§ Stated exercise
Extract every line of the listing below that contains the string "cluster", matching case exactly.

§ Material supplied
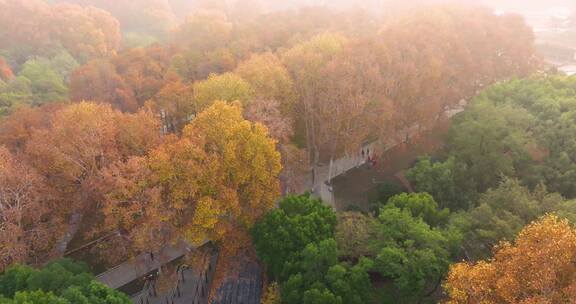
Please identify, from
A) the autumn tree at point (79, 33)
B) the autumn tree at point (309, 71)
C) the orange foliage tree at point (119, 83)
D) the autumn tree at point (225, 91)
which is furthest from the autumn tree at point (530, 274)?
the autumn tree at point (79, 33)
--
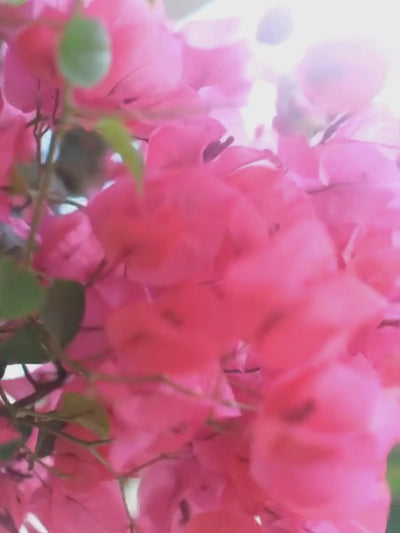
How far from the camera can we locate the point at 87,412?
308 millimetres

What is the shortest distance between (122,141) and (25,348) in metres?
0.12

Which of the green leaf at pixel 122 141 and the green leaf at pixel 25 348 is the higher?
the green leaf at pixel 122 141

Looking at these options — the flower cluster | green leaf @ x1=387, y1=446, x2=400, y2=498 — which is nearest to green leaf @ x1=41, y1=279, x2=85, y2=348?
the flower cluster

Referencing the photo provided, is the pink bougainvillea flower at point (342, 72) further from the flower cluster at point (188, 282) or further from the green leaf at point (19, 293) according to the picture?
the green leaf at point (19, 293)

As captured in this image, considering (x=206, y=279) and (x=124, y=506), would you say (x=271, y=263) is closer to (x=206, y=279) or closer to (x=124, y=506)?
--
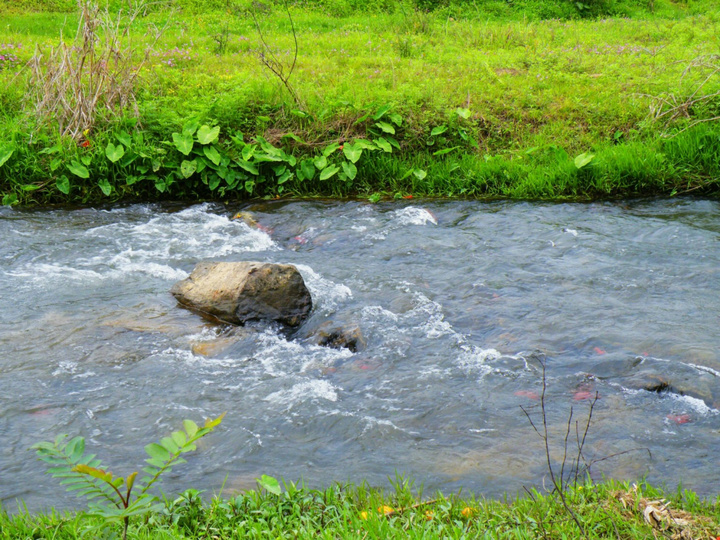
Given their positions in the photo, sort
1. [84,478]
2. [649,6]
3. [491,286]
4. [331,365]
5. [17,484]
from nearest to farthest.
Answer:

§ Exercise answer
Looking at these options — the flower cluster | green leaf @ x1=387, y1=446, x2=400, y2=498 — which is nearest to green leaf @ x1=41, y1=279, x2=85, y2=348?
the flower cluster
Referencing the photo provided, is the pink bougainvillea flower at point (342, 72) further from the flower cluster at point (188, 282) or further from the green leaf at point (19, 293) according to the picture?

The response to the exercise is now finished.